Collectively, the team at Gadget Review has spent well over 350 hours setting up, tweaking, and toying around with the 19+ projectors featured on our site. Of those run through the proverbial ringer, we’ve whittled down the results to the five best performers in their respective categories: whether it’s the best looking, the best performing, or the best for buyers on a budget.
Real World Testing That Matters
With so many factors that can affect the final picture quality you get out of a projector, it was important that during our testing we made sure to run each model through a series of real-world scenarios that the average user would encounter in their own living room.
These included running the projector for more than eight hours at a time to see if there was any risk of picture degradation or overheating (perfect for a lazy-Sunday Battlefield Galactica marathon), upping the color and saturation points to try and push out as many rainbow artifacts as possible, as well as running a LX1330B Digital Illuminance lumen meter around the edges and center of the picture to test for brightness hotspots on our 100″ EliteScreens Manual B projector screen.
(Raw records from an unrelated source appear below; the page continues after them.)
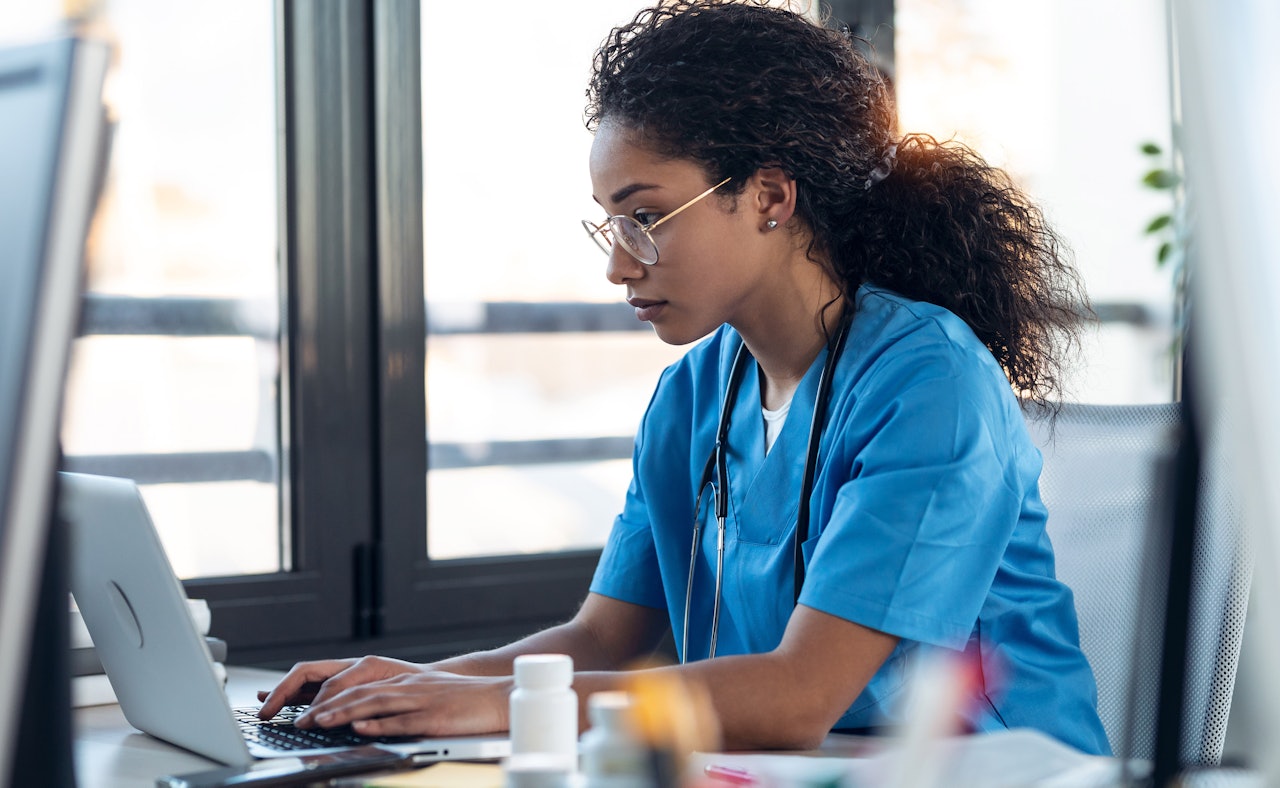 Nurse behind laptop healthcare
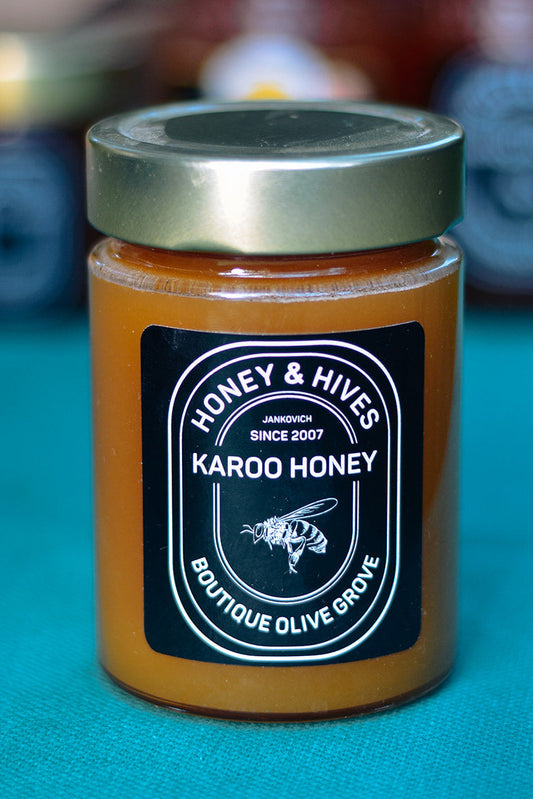 Jar of Karoo honey with 'Honey & Hives' label on a blue background
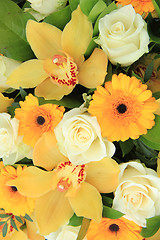 Image showing Cymbidium orchids, Gerberas and roses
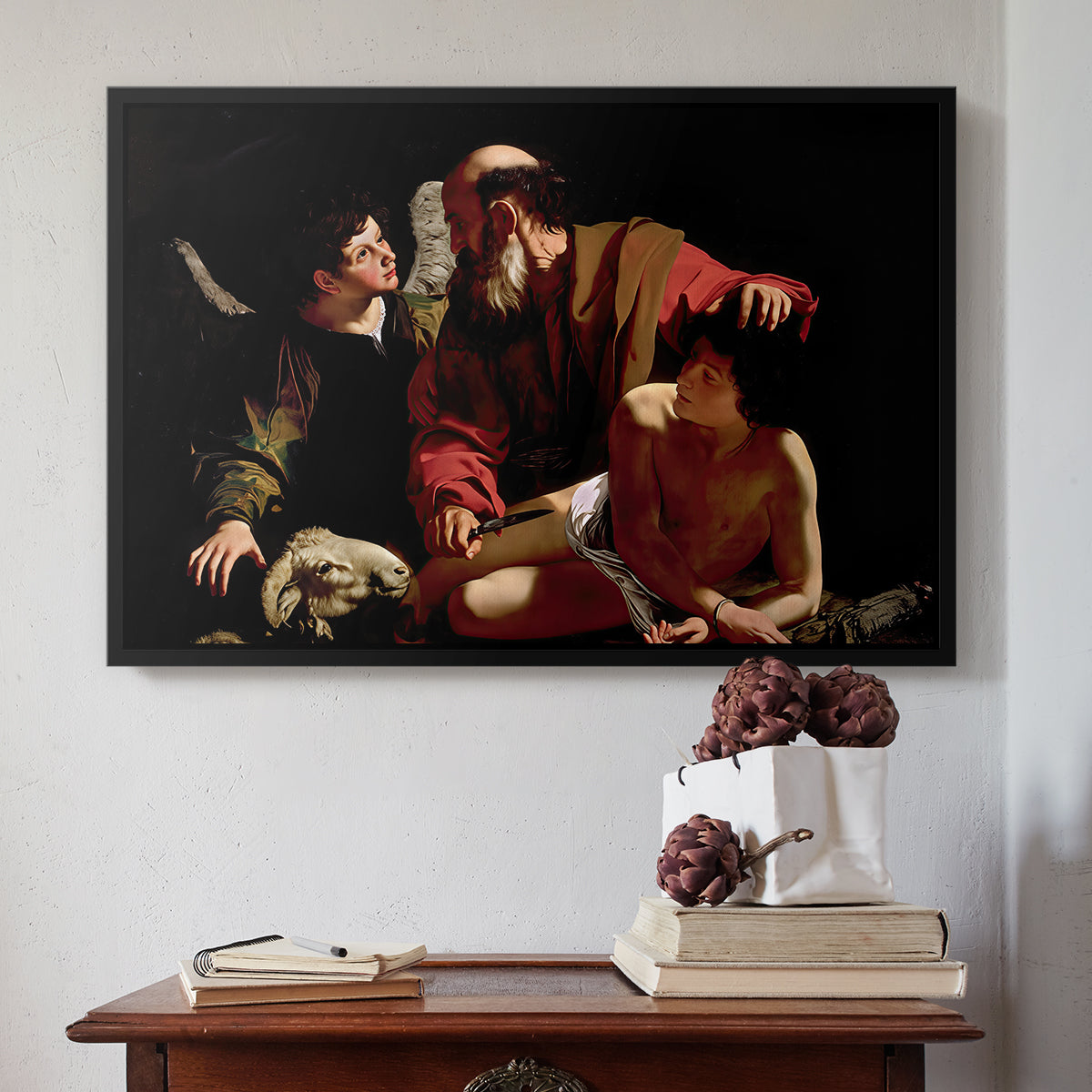 Black floater framed canvas featuring The Sacrifice of Isaac (Uffizi Version), c. 1603 by Caravaggio above an entryway table in a minimalist foyer.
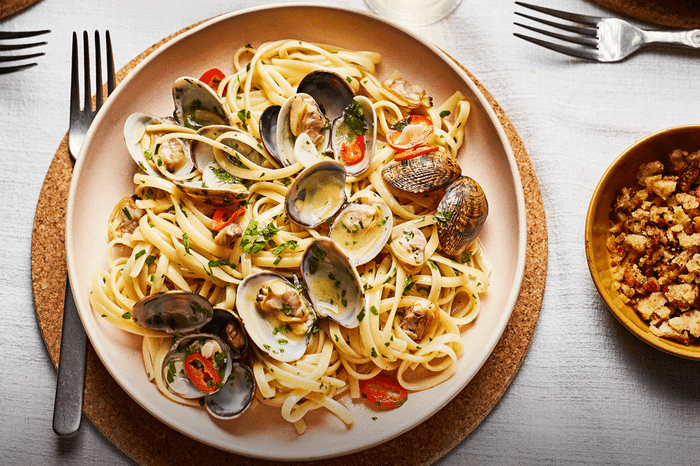 Linguine with clams and chilli in a bowl with a fork on the side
Testing With Video Games, TV, Movies and More
Next, we run the projectors through three of the general use cases that consumers are looking for: computer use, TV/movies, and games. Whether it’s using your projector as a massive computer monitor or trying to get the best response times possible during a match of Halo 5: Guardians online, different projectors do better than others in certain situations, which is why it’s important to keep an eye on the specs so you know you’re getting the best possible pick for how you plan on using your projector the most.
How Easy Is It to Mount
After that, we evaluate the actual physical characteristics of the projector itself: how big it is, how heavy, and where it could be most optimally mounted given the fan placement. One mistake some upstart home theater geeks can get wrong is mounting the projector directly behind the heads of people sitting on the couch, not realizing that when a projector turns on it pumps out a whole lot of noise and heat as it tries to keep its big bulb cool.
Measuring Fan Loudness
Speaking of noise, there’s no getting around the fact that even the quietest projectors we’ve tested still need a substantial stereo system to drown out their constant whirr. We use a specialized decibel meter during testing, and will run the projector over the course of an hour before taking the reading to ensure that the fan is working at full capacity.